Mais la conférence de Durban aura permis aux Etats de se réunir pour trouver un accord, tous ensemble, en 2015. N'est-ce pas une avancée ?
Il est important que les négociations aient lieu et qu'il y ait des points de rendez-vous. Il n'y en aurait pas, on s'apercevrait très vite qu'elles manquent. Que les pays émetteurs soient présent est un moyen de ne pas désespérer de l'avenir. Après, voir cela comme un progrès... Au moins, les négociations ont permis de ne pas clore des portes qu'il aurait été sans doute très difficile de rouvrir.

Les accords de Kyoto, qui ont été prolongés par les conférenciers de Durban, prévoient de limiter le réchauffement climatique à + 2°C d'ici 2010. Cet objectif est-il encore réaliste ?

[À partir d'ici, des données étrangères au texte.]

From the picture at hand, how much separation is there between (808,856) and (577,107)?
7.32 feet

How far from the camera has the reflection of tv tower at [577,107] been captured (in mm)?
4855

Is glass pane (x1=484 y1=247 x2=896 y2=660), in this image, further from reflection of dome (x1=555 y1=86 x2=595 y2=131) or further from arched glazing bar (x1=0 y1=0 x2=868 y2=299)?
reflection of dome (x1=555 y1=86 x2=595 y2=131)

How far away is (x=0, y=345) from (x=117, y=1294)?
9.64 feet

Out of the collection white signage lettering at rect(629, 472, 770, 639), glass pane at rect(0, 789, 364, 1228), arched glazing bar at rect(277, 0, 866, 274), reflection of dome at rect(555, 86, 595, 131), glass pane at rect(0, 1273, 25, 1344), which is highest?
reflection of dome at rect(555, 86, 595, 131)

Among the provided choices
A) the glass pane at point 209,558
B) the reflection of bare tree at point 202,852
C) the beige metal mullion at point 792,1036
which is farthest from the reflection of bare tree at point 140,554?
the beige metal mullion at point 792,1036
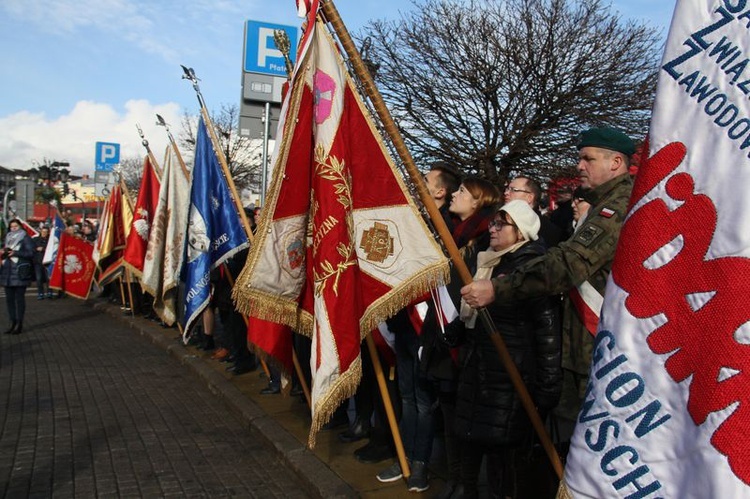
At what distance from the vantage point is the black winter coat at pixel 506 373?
322 cm

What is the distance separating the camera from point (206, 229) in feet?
22.8

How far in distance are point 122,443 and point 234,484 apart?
1.32m

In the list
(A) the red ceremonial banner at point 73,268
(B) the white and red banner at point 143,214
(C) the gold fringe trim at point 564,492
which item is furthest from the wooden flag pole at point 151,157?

C'est en fait un engagement pris à Copenhague. Il est chaque année plus difficile à tenir. Ce n’est d’ailleurs peut-être pas, au sens strict, un problème « pour la planète ». D'ici quelques millénaires, la Terre aura sans doute oublié une grande partie de cet épisode. Mais c’est un problème pour les prochaines décennies, donc pour nous. Une humanité nombreuse va se confronter à des situations nouvelles : sécheresses, cyclones tropicaux à l’ampleur ou la localisation  inattendues, fragilisation du milieu littoral face à une montée des eaux. Les scénarios pessimistes conduisent à une augmentation de la température de plus de 6° d'ici 2010 - ce n'est donc a priori pas impossible et c'est vraiment beaucoup. C'est, vers le chaud, l'écart qui nous sépare d'un âge glaciaire.

Vous participez aux travaux du Groupement intergouvernemental d'études sur le climat (GIEC) qui rendra ses rapports - très attendus - en 2013 et 2014. Quelle en sera la couleur ?

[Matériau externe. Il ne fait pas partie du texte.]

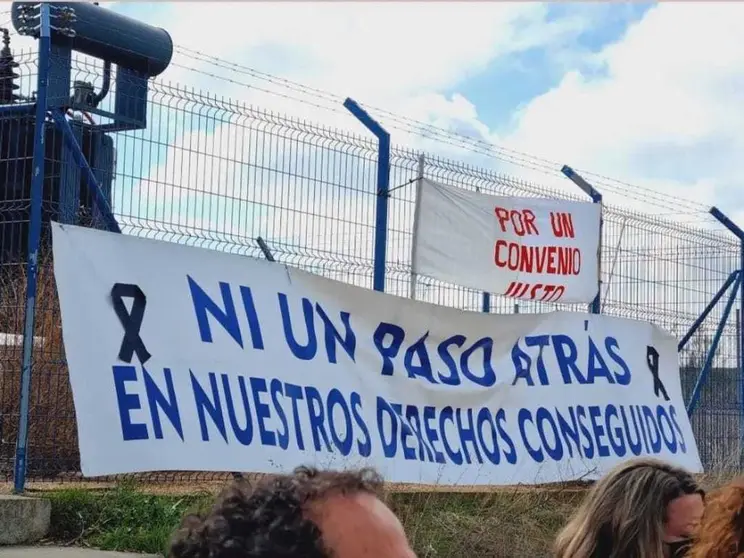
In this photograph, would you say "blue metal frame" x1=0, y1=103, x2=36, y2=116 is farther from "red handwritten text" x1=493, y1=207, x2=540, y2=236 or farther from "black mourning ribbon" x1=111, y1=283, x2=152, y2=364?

Il s'agit du cinquième rapport, et ont peut constater que tous les rapports se situent dans la continuité du premier, publié en 1990. Bien sûr les premières anticipations ont été affinées  et progressivement on observe des évolutions qui vont dans le sens des changements annoncés par les modèles depuis une vingtaine d’années : réchauffement sur toute la surface terrestre, plus fort près des Pôles, fonte de la banquise arctique, du Groenland, relèvement accéléré du niveau de la mer (ndlr : lire par ailleurs). Dans le prochain rapport, on retrouvera certainement ces tendances – et aussi une vision du climat qui incorpore de plus en plus d’éléments: biosphère continentale et marine, chimie atmosphérique, aspects sociétaux... Mais, globalement, le message est d'autant plus difficile à écouter qu'il reste le même.

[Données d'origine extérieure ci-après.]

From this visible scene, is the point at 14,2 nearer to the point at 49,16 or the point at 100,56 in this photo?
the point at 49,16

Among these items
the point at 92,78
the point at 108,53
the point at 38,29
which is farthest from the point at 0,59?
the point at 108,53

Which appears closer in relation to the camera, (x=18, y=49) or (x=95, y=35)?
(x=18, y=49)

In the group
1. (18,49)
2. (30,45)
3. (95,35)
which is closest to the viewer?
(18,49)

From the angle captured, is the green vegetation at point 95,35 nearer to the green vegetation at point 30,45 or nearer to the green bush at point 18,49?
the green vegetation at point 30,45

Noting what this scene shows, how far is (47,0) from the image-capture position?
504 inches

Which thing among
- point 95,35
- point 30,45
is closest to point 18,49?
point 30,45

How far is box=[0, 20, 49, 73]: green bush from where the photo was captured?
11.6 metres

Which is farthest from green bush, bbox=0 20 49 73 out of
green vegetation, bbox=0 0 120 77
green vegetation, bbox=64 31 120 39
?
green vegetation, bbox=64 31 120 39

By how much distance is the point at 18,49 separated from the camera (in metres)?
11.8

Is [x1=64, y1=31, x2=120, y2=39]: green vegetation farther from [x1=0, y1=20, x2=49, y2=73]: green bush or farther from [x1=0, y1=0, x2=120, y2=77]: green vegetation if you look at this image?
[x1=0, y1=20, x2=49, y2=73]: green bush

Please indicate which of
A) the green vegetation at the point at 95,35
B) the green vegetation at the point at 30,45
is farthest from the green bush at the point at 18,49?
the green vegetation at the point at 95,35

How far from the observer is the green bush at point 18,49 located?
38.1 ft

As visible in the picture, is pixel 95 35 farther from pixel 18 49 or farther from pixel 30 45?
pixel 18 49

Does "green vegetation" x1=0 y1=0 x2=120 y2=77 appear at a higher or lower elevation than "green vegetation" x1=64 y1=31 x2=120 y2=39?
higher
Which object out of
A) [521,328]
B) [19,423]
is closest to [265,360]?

Les médias ont moins évoqué la conférence de Durban que celle de Copenhague, qui avait fait grand bruit. Pour quelles raisons, selon vous ?
On a moins parlé de Durban peut-être parce qu'à Copenhague, le propos avait été mis en scène d’une manière qui ne peut pas servir chaque année ! Ecrire "trois jours pour sauver la planète", c'est efficace médiatiquement... une fois.  En 2009, on avait pu lire que la conférence avait été un échec, mais le bilan était finalement un peu le même que cette année : un verre que l'on peut juger à moitié plein ou à moitié vide. Au bout du compte la moindre médiatisation est probablement le résultat d'une difficulté à gérer dans la durée des situations qui durent ou se répètent. La presse a ses propres règles. Mais on émet des gaz à effet de serre qui vont rester un siècle dans l’atmosphère, ils sont émis très vite et on est face à une urgence un peu particulière : ne pas engager dès maintenant l’avenir, sous peine de voir des conséquences graves dans quelques décennies. On a besoin pour cela d’une démarche insistante, générationnelle, qui permette d’affronter avec la ténacité et la continuité suffisante des problèmes difficiles.